Copy the lines from the one containing "Judging from this" through the end of the entries, inclusive, renaming "white window frame" to "white window trim" and leaving everything else unchanged.

A block of data
_ _ _ _

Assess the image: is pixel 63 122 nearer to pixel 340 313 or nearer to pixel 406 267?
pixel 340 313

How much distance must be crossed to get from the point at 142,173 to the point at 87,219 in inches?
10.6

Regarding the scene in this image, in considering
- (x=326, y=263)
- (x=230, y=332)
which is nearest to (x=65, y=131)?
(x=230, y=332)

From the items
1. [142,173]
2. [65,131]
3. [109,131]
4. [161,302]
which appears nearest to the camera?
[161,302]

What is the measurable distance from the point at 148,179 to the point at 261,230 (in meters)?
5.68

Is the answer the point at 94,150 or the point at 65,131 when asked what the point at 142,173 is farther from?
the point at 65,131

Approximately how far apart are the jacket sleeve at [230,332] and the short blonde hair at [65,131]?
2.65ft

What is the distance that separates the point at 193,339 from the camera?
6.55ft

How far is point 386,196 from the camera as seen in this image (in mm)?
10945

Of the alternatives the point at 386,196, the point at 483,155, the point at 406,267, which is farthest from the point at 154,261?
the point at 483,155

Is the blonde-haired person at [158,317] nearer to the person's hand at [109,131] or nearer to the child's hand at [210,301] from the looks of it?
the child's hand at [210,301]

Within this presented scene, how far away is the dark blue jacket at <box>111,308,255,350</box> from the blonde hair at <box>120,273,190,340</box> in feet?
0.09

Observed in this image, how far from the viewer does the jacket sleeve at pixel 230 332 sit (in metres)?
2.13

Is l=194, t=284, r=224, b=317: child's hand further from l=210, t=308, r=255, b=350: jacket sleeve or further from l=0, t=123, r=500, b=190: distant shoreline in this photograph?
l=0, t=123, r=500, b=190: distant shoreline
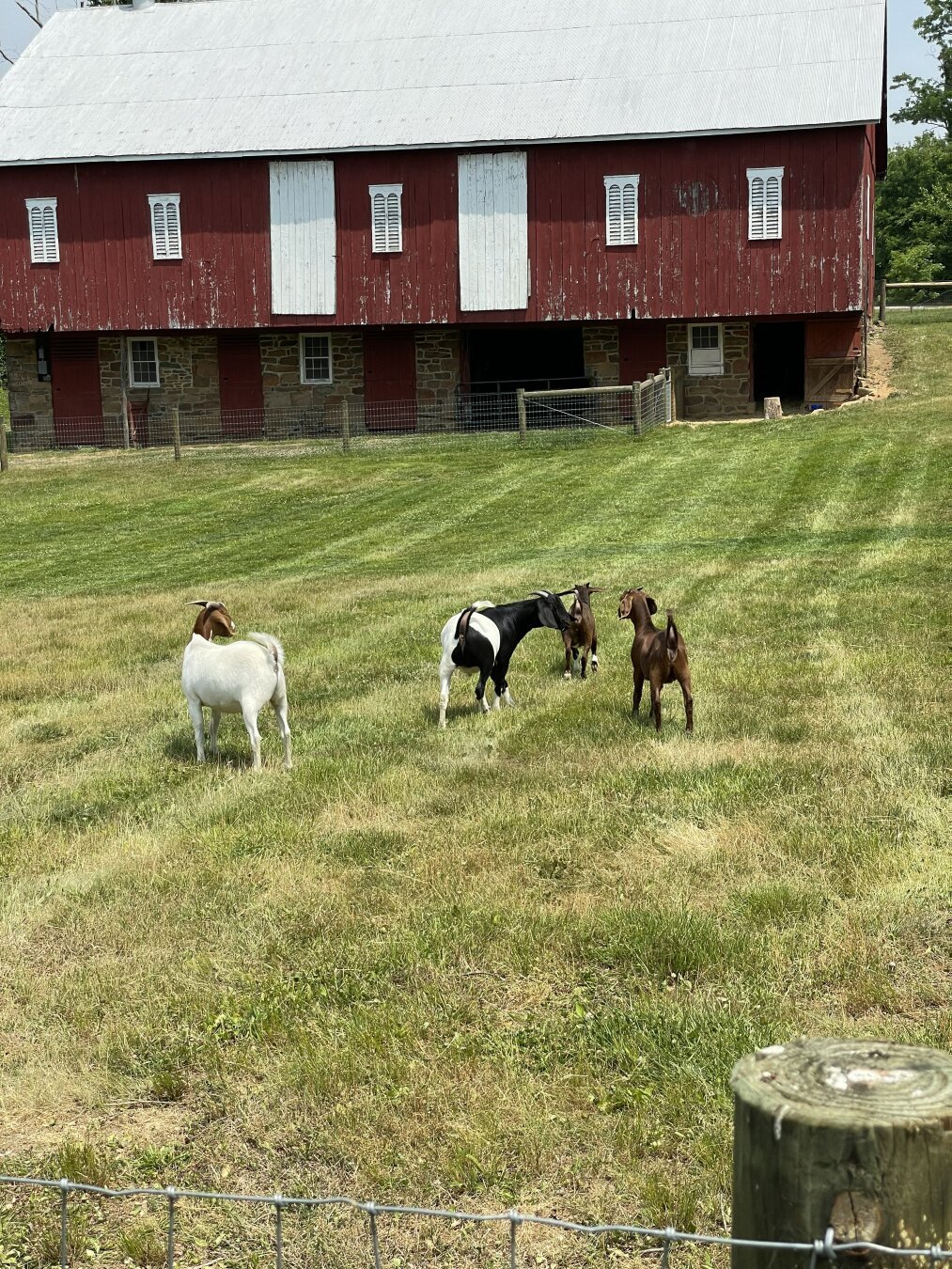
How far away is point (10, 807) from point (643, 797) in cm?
370

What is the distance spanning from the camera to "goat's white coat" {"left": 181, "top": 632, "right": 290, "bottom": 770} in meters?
9.31

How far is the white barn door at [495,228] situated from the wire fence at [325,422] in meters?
2.37

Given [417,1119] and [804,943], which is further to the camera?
[804,943]

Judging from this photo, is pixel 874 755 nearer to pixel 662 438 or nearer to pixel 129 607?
pixel 129 607

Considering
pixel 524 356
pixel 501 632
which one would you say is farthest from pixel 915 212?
pixel 501 632

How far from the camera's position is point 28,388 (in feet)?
126

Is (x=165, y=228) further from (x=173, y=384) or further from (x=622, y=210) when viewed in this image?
(x=622, y=210)

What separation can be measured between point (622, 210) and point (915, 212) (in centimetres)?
2647

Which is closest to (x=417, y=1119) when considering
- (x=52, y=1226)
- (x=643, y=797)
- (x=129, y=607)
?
(x=52, y=1226)

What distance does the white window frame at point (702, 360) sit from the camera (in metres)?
34.8

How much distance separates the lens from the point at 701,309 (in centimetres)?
3338

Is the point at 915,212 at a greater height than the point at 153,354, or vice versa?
the point at 915,212

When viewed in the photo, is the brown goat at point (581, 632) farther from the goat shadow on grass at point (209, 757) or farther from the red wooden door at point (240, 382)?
the red wooden door at point (240, 382)

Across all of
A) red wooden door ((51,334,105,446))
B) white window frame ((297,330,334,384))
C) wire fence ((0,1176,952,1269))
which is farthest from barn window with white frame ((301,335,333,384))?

_ _ _ _

§ Full response
Judging from this photo, is pixel 874 755 nearer to pixel 662 438 or nearer to pixel 129 607?
pixel 129 607

Considering
pixel 524 356
pixel 501 632
which one would you say is farthest from pixel 915 212?
pixel 501 632

How far from the camera's position is point 28,388 (in feet)?
126

Is (x=165, y=228) further from (x=173, y=384) or further from (x=622, y=210) when viewed in this image?
(x=622, y=210)

What separation can be measured between point (622, 210) and point (915, 212) (in centimetres)?
2647

Which is closest to (x=417, y=1119) when considering
- (x=52, y=1226)
- (x=643, y=797)
- (x=129, y=607)
?
(x=52, y=1226)

What distance does the white window trim at point (702, 360) sit from the camera (in metres)?
34.8

How much distance separates the lens from the point at 701,309 (in centimetres)?
3338

Is the point at 915,212 at a greater height than the point at 153,354, or vice versa?
the point at 915,212

When viewed in the photo, is the brown goat at point (581, 632) farther from the goat shadow on grass at point (209, 757) or farther from the red wooden door at point (240, 382)?
the red wooden door at point (240, 382)

Across all of
A) red wooden door ((51,334,105,446))
B) white window trim ((297,330,334,384))
C) wire fence ((0,1176,952,1269))
which is farthest from barn window with white frame ((301,335,333,384))?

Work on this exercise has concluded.